Droit privé et capitalisme

Le droit privé est au cœur de tous les systèmes juridiques occidentaux ; c’est le cas de la France comme de l’Allemagne, de l’Angleterre, des Etats-Unis et de bien d’autres pays. La promulgation du Code civil français en 1804 fut une réalisation majeure et un sous-produit important de la Révolution. Elle supprime les vestiges du féodalisme et crée de nouveaux titulaires de droits : citoyens et personnes morales. Elle définit la propriété non plus comme un ensemble de privilèges aristocratiques, mais comme des droits absolus que les personnes physiques ou morales peuvent avoir par rapport à un objet spécifique. Et elle a précisé les règles de passation des contrats relatifs à ces actifs et à leur héritage.
Certaines dispositions du Code civil sont obligatoires, mais beaucoup sont facultatives. Le droit privé est un droit horizontal ; il donne aux parties privées le pouvoir de se prévaloir des pouvoirs coercitifs de l’État dans la gestion de leurs affaires privées.
On peut considérer les États-nations modernes comme l’organisation juridique des pouvoirs centralisés de coercition.

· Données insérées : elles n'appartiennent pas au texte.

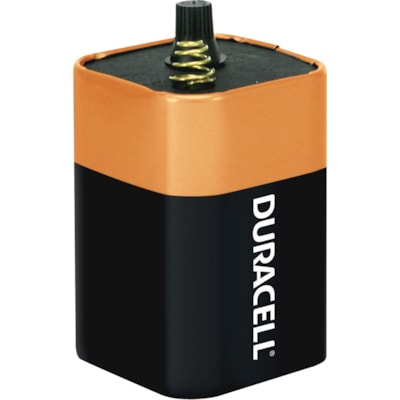 Duracell Coppertop Spring Top 6V Lantern Battery (MN908) LANTERN 13AH  1 PACK CUST SPECIFIC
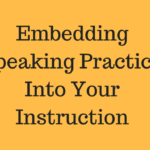 Planned Speaking Practice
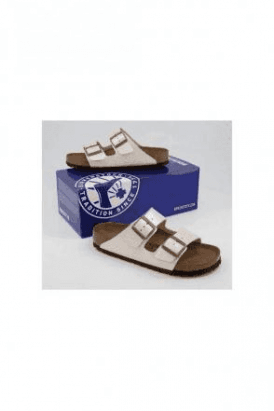 BIRKENSTOCK Arizona BF Graceful Pearl White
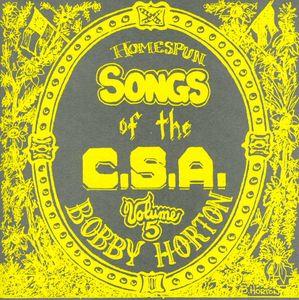 Homespun Songs of Csa 5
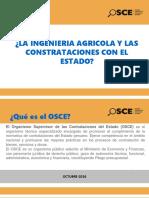 OSCE 1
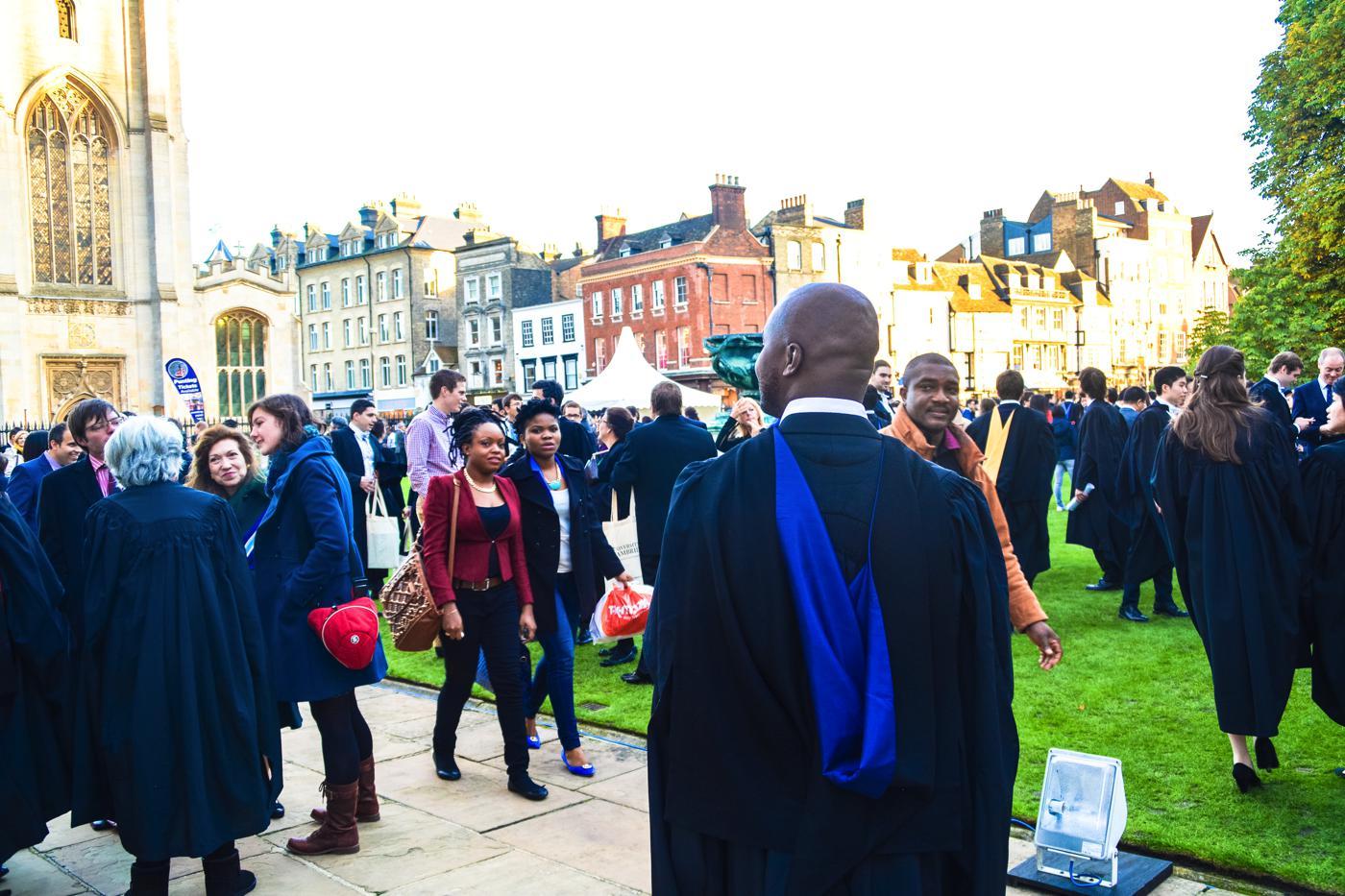 The University of Cambridge, Graduation, Senate House, Cambridge, England (21)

La loi détermine la relation entre l’État et ses citoyens ainsi que les non-citoyens (de haut en bas) ; entre les individus et l’État (de bas en haut comme stipulé dans les droits humains négatifs) ; et les droits horizontaux des personnes physiques et morales. Cette relation horizontale est souvent négligée par les politologues et tenue pour acquise par l’économie, mais elle est essentielle pour l’organisation de nos économies, et en fait, pour l’organisation du capitalisme. Les parties privées mobilisent les pouvoirs de l’État lorsqu’elles concluent un contrat, car seuls les accords qui remplissent les conditions juridiques préalables d’un contrat seront exécutoires devant un tribunal ; elles le font également lorsqu’elles transfèrent la propriété ou accordent une hypothèque ou une autre garantie ; ou lorsqu’elles constituent des organisations commerciales que la loi reconnaît comme personnes morales et peuvent donc posséder leurs propres biens, contracter en leur propre nom, poursuivre et être poursuivies en leur nom propre.
Cela dit, la souplesse avec laquelle les parties privées peuvent repousser les limites du droit existant et s’engager dans l’innovation juridique en s’attendant à ce que de nouveaux types de transactions et de nouveaux actifs soient reconnus par un tribunal varie selon le système juridique. Les systèmes de droit civil, comme ceux de la France et de l’Allemagne, sont plus conservateurs que ceux de la common law. Les systèmes de droit civil insistent beaucoup plus sur le fait que l’État stipule un ensemble de droits de propriété et que les parties privées ne peuvent le faire. C’est ce qu’on appelle les « Numerus clauses » du droit de propriété. Comparons cela à l’invention du « trust » en droit anglais. Essentiellement, le trust est un mécanisme contractuel qui modifie les relations de propriété sans respecter les exigences du droit des biens. Ce dispositif a été reconnu par les tribunaux anglais depuis longtemps et est devenu un module juridique de base pour la titrisation d’actifs, les dérivés de crédit et la dissimulation d’actifs aux autorités fiscales et autres créanciers. Certains pays de droit civil, dont la France, ont copié les caractéristiques du trust, mais ne l’ont pas entièrement adoptée. Néanmoins, le fait qu’ils aient tenté de l’imiter suggère que les systèmes de droit civil sont devenus plus ouverts avec le temps à certains aspects de la common law. Ceci est, bien sûr, renforcé par le fait que le droit est devenu une pratique multinationale. De nombreux étudiants français ou allemands obtiennent des diplômes de master au Royaume-Uni ou aux États-Unis et la plupart des principaux cabinets d’avocats spécialisés dans le droit des marchés financiers ou les fusions et acquisitions en France et en Allemagne sont des cabinets anglo-saxons qui ont fusionné des cabinets locaux.